5. Conduct nematode surveys to improve diagnostics and economic impact. 

“We need to know what types of populations are out there so that we can more effectively deploy genetic resistance and other types of resistance as they become available,” says Mitchum.

This goal also aims to standardize the SCN soil sampling process in order to provide more accurate results for farmers. 

6. Foster Extension education and outreach.

"We want to make sure as researchers and Extension that we're fostering attention, education, and outreach, making sure that our farmers are aware of the nematode issues where they are growing soybeans,” she says. This information will help farmers know their nematode population levels, so management recommendations can be customized. 
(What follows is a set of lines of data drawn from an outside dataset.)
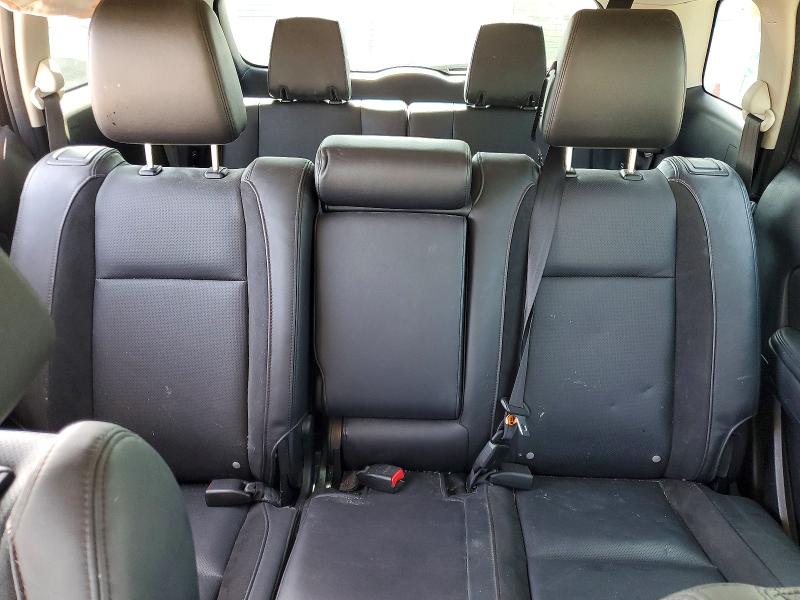 56238196 :رقم المزاد ، JM3TB2CV1F0464084 vin ، 2015 Mazda Cx-9 مزاد بيع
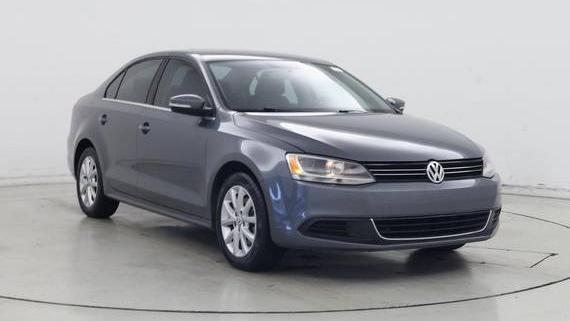 VOLKSWAGEN JETTA 2014 3VWD17AJ9EM299407 image
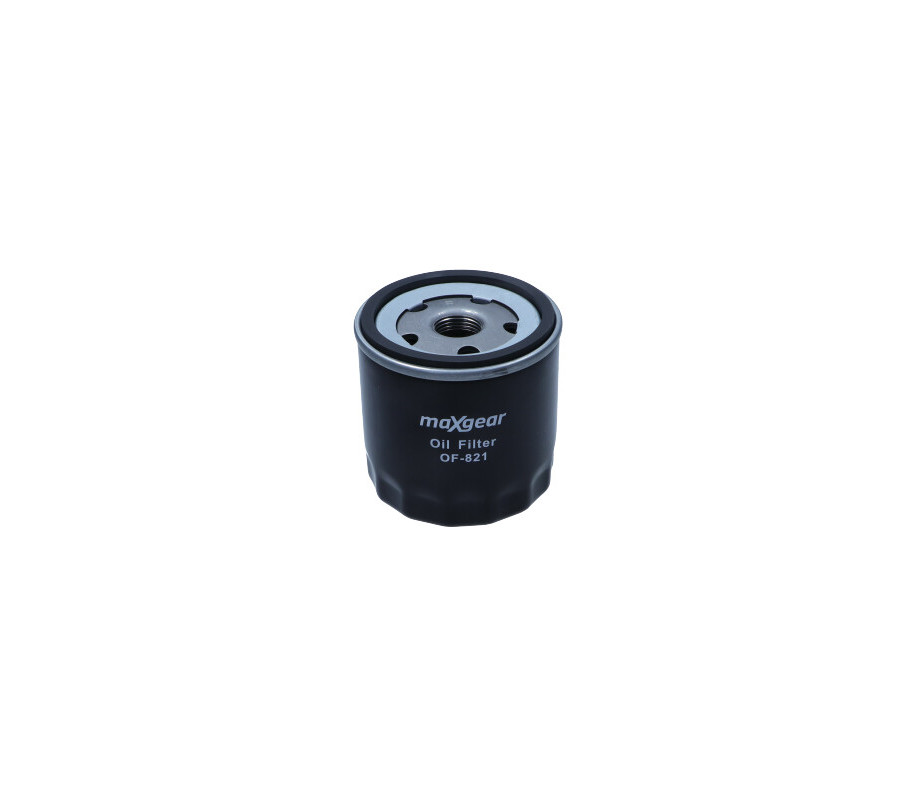 OF-821 filtr oleju MaxGear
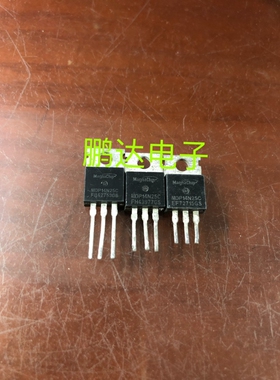 原装进口拆机 MDP14N25C      14A 250V TO-220 场效应三极管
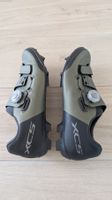 Rennradschuhe / Gravelschuh Shimano XC5 Grösse 43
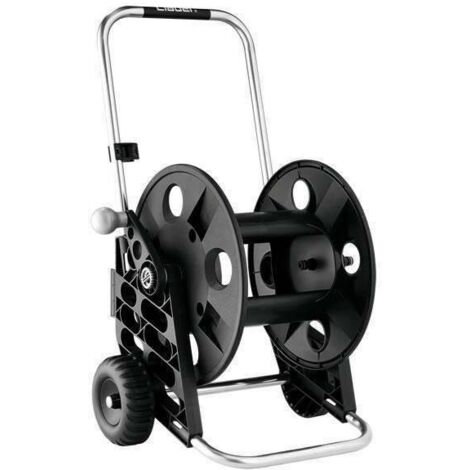 AVVOLGITUBO A CARRELLO 'GENIUS 60' Art. 8862 - mm 474 x 440 (1/10)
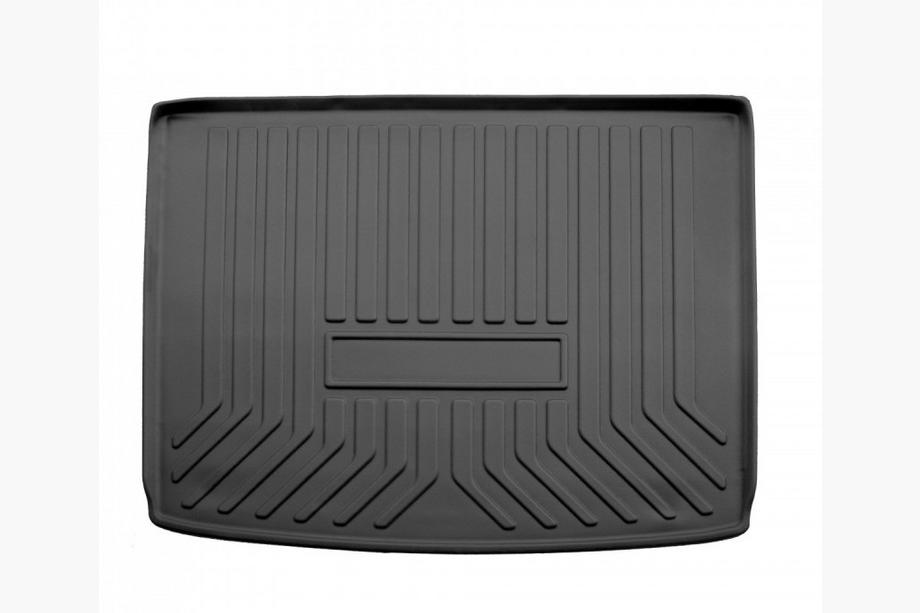 MG 4 EV 2022– Kofferbakmat Stingray 3D (LUXURY) (bovenste) Image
This goal would also give specific nematode-management recommendations for farmers and advisers in different geographic areas that include:

  • Newly emerging SCN regions in the Dakotas, northeastern U.S., and Canada
  • Established SCN regions (north-central states and Ontario)
  • Mixed nematode regions in the southern U.S.


Researchers have identified the major genes that control the majority of SCN resistance in major soybean cultivars: Rhg1 and Rhg4. 

“Finding those genes and knowing what they are has opened up a huge amount of information that we didn't know and understand,” says Mitchum. “We know what the genes are doing; we are starting to understand how they are functioning, and it’s allowed us to place markers on those genes that we've been able to get to our breeders so they can streamline the breeding process.” 

University of Illinois researchers also have also identified two genes from wild soybean—Glycine soja—that they have stacked with the PI88788 resistance source into high-yielding varieties. 

“This is a major breakthrough,” she says. “It not only is identifying novel resistance, but also is bringing it in and stacking it with current sources of resistance.”

These findings can be used by seed companies to incorporate new resistance sources into their soybean varieties to get to farmers. 

“It’s now in the hands of the seed companies,” says Tylka. “They are the folks who deliver new sources of resistance and new varieties to farmers. We hope that happens and it happens quickly.”